Grand Central Terminal may be one of the world's most recognizable structures, but the building most New Yorkers know today was not what the original architects had in mind. NY1's Jill Urban filed the following report.
It’s one of New York's most magnificent landmarks. With its Beaux Arts design, cavernous corridors, star studded sky and massive marble staircases, Grand Central Terminal is a true symbol of grandeur. As NY1 celebrates its centennial, the station looks back at how the structure took shape and shaped the area around it.
For starters, it was not originally designed to be one station.
"Originally designed to be three railroad stations under one roof to take care of three different kinds of traffic: The long distance incoming traffic, the long distance outgoing traffic and the suburban traffic." said John Belle of Beyer Blinder Belle Architects.
During the restoration in 1998, architect John Belle and his team devised a plan to reconnect those three circulation systems so they could work as one.
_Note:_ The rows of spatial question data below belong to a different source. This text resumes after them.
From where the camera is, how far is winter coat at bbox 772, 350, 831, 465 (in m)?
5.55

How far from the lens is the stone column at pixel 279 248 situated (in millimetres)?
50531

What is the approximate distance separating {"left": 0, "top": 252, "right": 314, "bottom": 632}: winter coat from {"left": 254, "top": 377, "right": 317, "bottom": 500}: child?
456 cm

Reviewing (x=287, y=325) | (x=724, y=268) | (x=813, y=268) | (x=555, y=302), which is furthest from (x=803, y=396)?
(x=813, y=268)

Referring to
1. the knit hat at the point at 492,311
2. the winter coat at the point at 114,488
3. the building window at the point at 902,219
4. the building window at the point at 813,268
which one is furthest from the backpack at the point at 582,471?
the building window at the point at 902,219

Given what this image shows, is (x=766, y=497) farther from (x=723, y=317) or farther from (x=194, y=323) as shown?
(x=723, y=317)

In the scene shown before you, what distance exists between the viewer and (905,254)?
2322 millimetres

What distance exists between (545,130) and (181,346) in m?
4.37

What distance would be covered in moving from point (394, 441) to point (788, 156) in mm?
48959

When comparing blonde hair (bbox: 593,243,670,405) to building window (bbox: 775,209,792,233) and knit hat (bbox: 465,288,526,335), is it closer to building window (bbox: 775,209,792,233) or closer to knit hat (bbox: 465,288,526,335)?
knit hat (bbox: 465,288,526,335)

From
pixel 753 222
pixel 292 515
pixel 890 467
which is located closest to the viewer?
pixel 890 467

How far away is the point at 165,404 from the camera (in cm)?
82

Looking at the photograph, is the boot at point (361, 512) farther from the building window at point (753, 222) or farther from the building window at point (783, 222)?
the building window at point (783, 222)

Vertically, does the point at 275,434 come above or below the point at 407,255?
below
Among their other projects was the creation of a second staircase in the main hall that was in the original plans but never built.
"It was not built because at that time, 1910, the building was being finished, there really was no place to go on the east side of the terminal. It was still tenements and slaughter houses, an undesirable place to be. So they saved some money by not building it. And we thought it was our mission to complete the thought that Whitney Warren had," said Frank Prial of Beyer Blinder Belle Architects.
The original plans also called for a Beaux Arts-style tower above the station to serve as home to the railway companies. But with changing times and the increase popularity of the highway system and air travel, those plans were scrapped and years later a new tower was built above underscored by Pan American Airlines, now the Met Life building.
While the main building is on 42nd Street, many people do not realize Grand Central Terminal technically goes all the way up to 97th Street underground and it's those underground tracks that paved the way for Park Avenue.
"They covered over the railroad tracks and then leased or sold the air rights and those air spaces or air rights we’d sell is what we call midtown Manhattan," said Urban Historian Justin Ferate.
So, 100 years ago, when the architects designed one iconic building, they also put the future of a city on track.